(Image-linked spatial rows)
+++
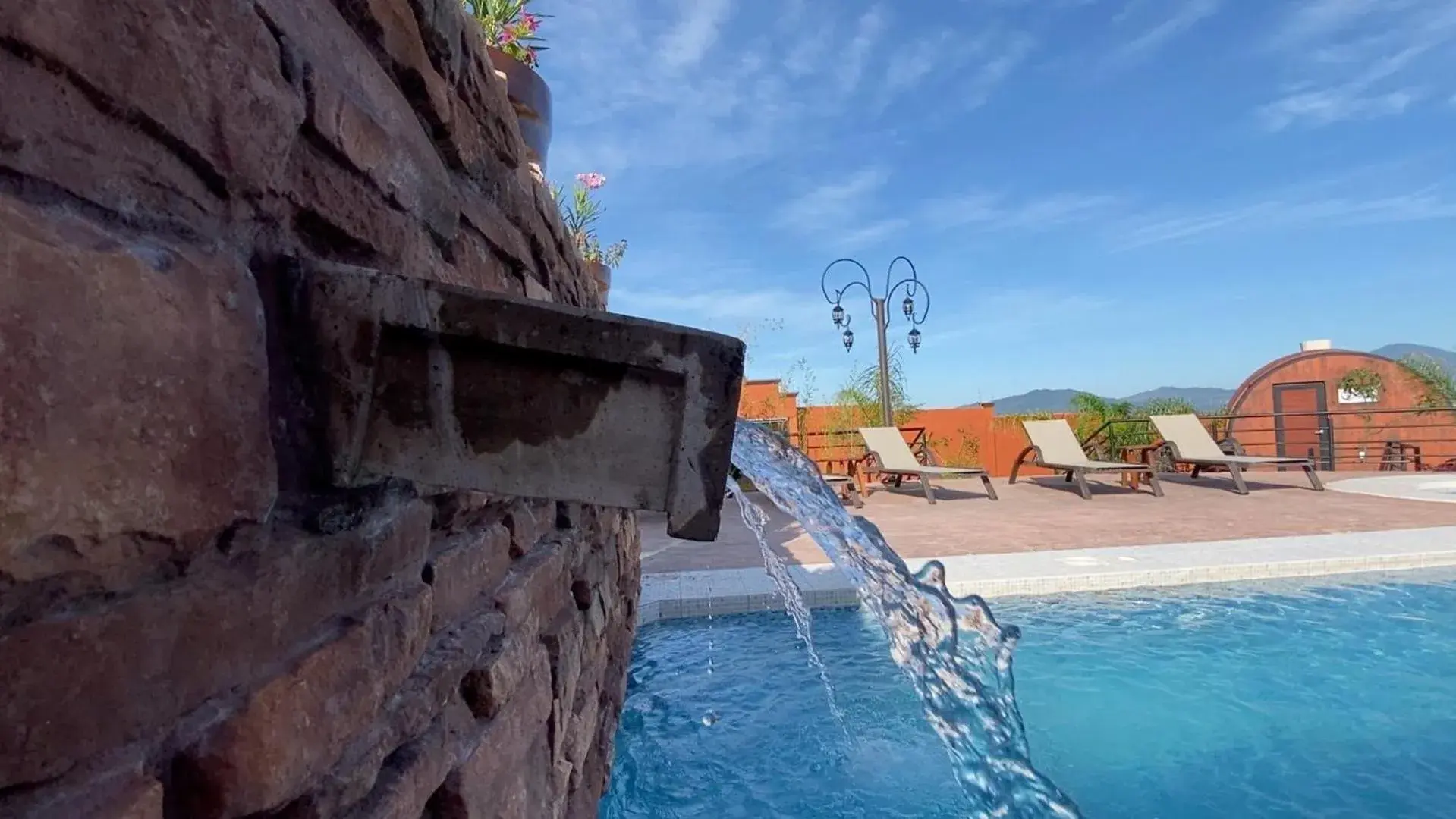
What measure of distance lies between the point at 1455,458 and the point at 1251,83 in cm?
862

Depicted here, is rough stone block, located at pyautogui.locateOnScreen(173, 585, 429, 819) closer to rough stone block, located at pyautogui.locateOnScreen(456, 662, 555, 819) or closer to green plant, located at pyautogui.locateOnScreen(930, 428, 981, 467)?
rough stone block, located at pyautogui.locateOnScreen(456, 662, 555, 819)

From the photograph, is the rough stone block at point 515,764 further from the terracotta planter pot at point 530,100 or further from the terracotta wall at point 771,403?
the terracotta wall at point 771,403

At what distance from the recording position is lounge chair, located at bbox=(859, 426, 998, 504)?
9844mm

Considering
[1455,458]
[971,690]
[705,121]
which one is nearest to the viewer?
[971,690]

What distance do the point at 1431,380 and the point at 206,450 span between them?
88.4ft

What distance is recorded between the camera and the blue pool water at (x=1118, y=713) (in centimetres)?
277

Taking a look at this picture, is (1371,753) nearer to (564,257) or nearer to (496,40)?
(564,257)

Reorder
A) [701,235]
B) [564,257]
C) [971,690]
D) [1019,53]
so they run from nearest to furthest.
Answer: [564,257] < [971,690] < [1019,53] < [701,235]

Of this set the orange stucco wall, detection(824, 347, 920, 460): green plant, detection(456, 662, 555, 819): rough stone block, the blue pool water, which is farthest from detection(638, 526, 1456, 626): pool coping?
detection(824, 347, 920, 460): green plant

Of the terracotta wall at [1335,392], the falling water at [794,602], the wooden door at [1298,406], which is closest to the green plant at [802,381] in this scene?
the falling water at [794,602]

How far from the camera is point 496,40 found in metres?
3.98

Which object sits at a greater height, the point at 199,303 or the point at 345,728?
the point at 199,303

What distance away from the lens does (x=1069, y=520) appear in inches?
316

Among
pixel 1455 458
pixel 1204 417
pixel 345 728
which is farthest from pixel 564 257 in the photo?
pixel 1455 458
+++
### [Exercise objective]
Start at the line that contains "What distance away" and continue through the end of the rows. Present those lines as a numbered list, omitting any blank lines.

### [Exercise response]
1. What distance away from the lens does (x=1069, y=520) appear in inches?
2. 316
3. Among
4. pixel 1455 458
5. pixel 1204 417
6. pixel 345 728
7. which is farthest from pixel 564 257 in the photo?
8. pixel 1455 458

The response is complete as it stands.